I know there are ways to secure RFC 821 (SMTP) email (e.g., PGP, GPG, S/MIME), though none are really in common use. In dealing with three different banks this week, I have been forced into using three different secure "email" tools which, so far as I can tell, are really just "secure" HTML-browser-based interfaces on each bank's chosen third-party-proprietary RFC 822-ish message server. The messages are not really in my inbox; I only receive RFC821/822-based notifications of the messages on their server.

I don't know of any secure chat service (maybe Jabber has secure options?) that allows for user-preferred client tools, only proprietary chat mechanisms that force use of their own client tools, which may use TLS or similar to secure messages going from their client tools to their servers and/or directly between client tools. I know of none such that allow user authentication outside their own user registration systems.

And I certainly know of nothing that allows for shifting from (open or proprietary) chat logs (which may be on my machine or on a proprietary service provider's machine) to/from (open or proprietary) email mailboxes (which may be on my machine or on a service provider's machine) to/from other (open or proprietary) comms (which may be on my machine or on a service provider's machine), that retains messaging history from the previous mechanisms.

[1] The one system/tool I know of that comes anywhere near the above is OpenLink Data Spaces which offers some ways to intertwingle chat data with email data with calendar data, etc., and we expect to add DID support to the long list of identification and authentication methods supported by VAL, the Virtuoso Authentication Layer, but this does not directly include exposing email-as-chat nor chat-as-email (etc.), so does not directly allow choice-of-client-app nor migration-of-mechanism in anything approaching all user situations. Accomplishing the bulk of the mechanism-switching requires the users work through ODS, which must be initially set up to serve as a proxy/gateway to (i.e., client of) all the other services, which must be servers of an open spec/standard supported by ODS/Virtuoso (as client/consumer) -- and the users must likewise choose tools that speak an open spec/standard supported by ODS/Virtuoso (as server/provider). (The user's client tools need not necessarily speak the same spec as the upstream service(s); this is one of the benefits of putting ODS in play here.) But ODS and Virtuoso do all this now without DIDs in play at all, so I'm still struggling with the need for and DID-relevant uniqueness of this use case.

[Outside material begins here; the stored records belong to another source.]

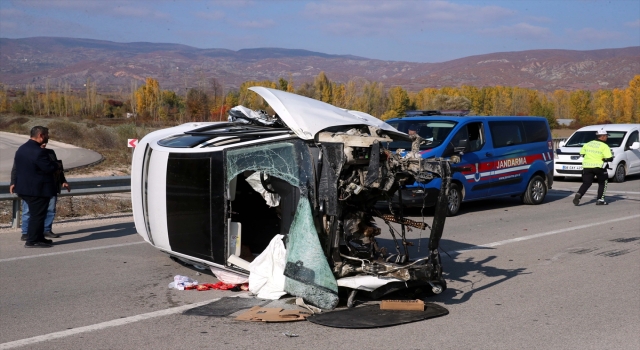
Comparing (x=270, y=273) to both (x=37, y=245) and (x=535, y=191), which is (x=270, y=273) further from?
(x=535, y=191)

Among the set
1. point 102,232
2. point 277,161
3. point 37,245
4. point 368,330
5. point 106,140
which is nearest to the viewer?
point 368,330

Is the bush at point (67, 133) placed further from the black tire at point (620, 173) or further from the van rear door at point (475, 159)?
the van rear door at point (475, 159)

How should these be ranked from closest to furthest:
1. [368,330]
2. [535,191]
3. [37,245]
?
[368,330] < [37,245] < [535,191]

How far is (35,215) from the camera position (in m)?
9.70

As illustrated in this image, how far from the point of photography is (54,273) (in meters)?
8.21

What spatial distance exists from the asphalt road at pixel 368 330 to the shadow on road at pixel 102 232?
2 centimetres

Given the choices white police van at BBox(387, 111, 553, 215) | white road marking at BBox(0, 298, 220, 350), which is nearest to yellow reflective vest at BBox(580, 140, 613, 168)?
white police van at BBox(387, 111, 553, 215)

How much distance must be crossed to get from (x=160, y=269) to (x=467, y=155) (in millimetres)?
7552

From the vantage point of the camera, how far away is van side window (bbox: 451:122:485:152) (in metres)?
13.9

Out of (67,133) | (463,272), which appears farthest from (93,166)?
(67,133)

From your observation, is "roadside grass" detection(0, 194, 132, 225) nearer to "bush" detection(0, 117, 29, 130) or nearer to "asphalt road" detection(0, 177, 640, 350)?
"asphalt road" detection(0, 177, 640, 350)

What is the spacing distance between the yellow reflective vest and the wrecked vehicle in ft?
31.3

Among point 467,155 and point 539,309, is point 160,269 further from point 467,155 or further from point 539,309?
point 467,155

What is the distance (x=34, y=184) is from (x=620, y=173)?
18476mm
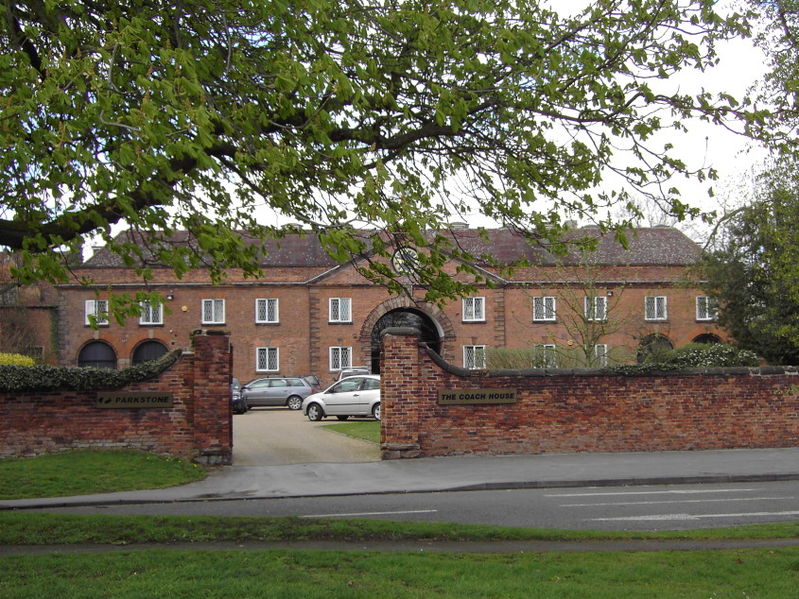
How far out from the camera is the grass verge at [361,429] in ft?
72.2

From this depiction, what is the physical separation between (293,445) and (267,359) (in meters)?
26.5

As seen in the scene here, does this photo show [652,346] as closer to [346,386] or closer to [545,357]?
[545,357]

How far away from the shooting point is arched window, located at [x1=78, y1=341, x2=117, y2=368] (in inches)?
1837

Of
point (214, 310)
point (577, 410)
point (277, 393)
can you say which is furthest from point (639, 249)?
point (577, 410)

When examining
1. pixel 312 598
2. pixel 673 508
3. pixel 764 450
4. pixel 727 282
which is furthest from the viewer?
pixel 727 282

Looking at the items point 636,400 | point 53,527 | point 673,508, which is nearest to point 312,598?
point 53,527

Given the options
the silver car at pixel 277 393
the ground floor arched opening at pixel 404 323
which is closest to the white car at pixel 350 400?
the silver car at pixel 277 393

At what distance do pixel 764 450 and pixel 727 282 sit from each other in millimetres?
17540

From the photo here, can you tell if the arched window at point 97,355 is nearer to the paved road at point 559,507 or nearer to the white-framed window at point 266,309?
the white-framed window at point 266,309

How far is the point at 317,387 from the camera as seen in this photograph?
130 ft

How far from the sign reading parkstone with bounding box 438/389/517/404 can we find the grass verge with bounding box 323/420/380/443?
3692 millimetres

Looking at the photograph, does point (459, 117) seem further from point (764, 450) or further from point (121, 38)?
point (764, 450)

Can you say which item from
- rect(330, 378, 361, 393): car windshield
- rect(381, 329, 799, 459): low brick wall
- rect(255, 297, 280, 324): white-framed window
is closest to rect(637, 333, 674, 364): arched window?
rect(381, 329, 799, 459): low brick wall

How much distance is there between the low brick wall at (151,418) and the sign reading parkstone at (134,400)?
0.08 m
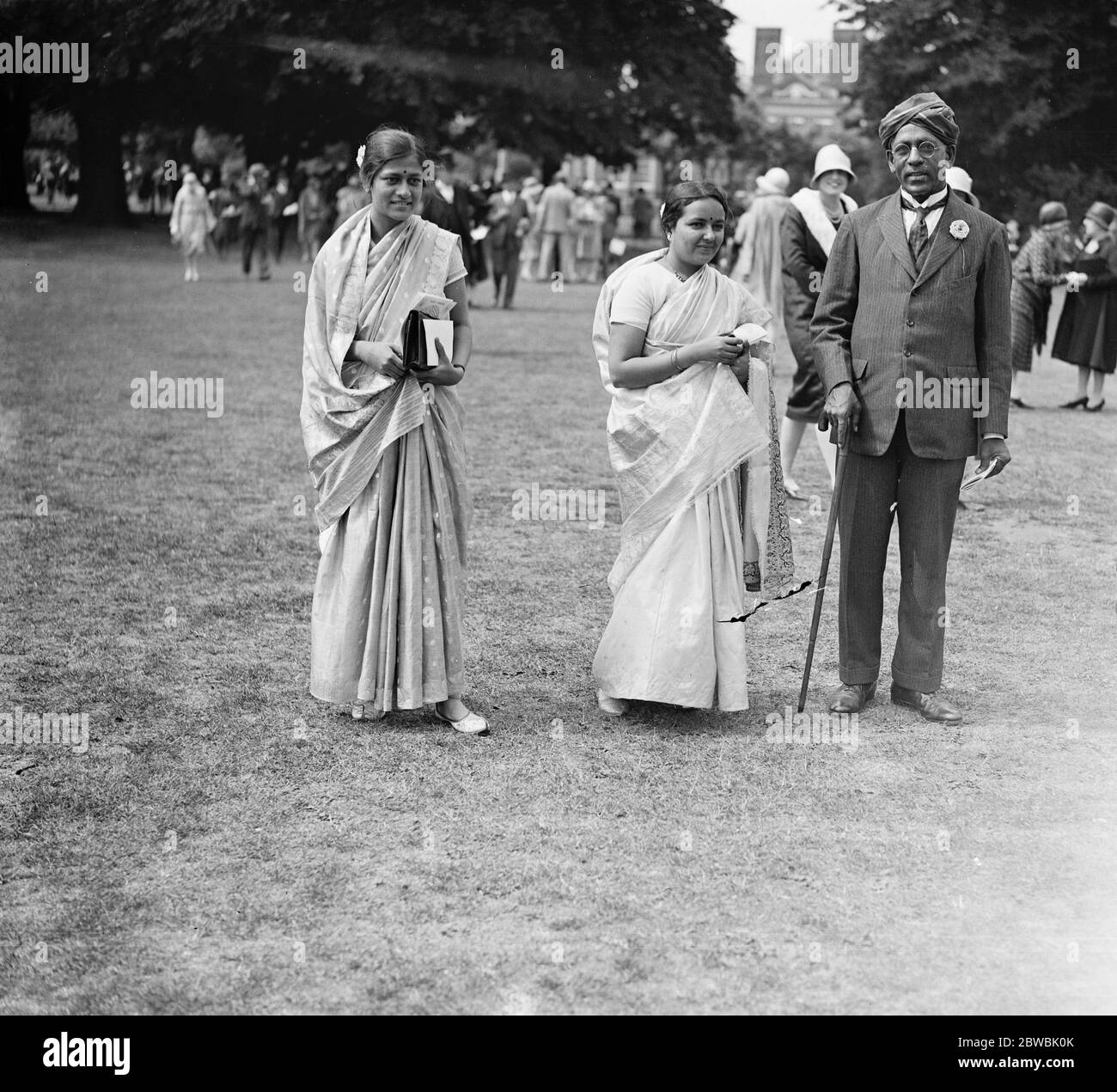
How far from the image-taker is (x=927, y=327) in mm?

creatornader commented 3 years ago

Hi all. Thanks for engaging with this PR and sharing your different perspectives. I have taken some of the feedback and written a new PR to try to capture some of the worthwhile discussion happening here and tell the story in a clear way.

Don't mean to derail the discussion at all, but as we haven't quite reached consensus, perhaps this is something we can move forward with. Thanks.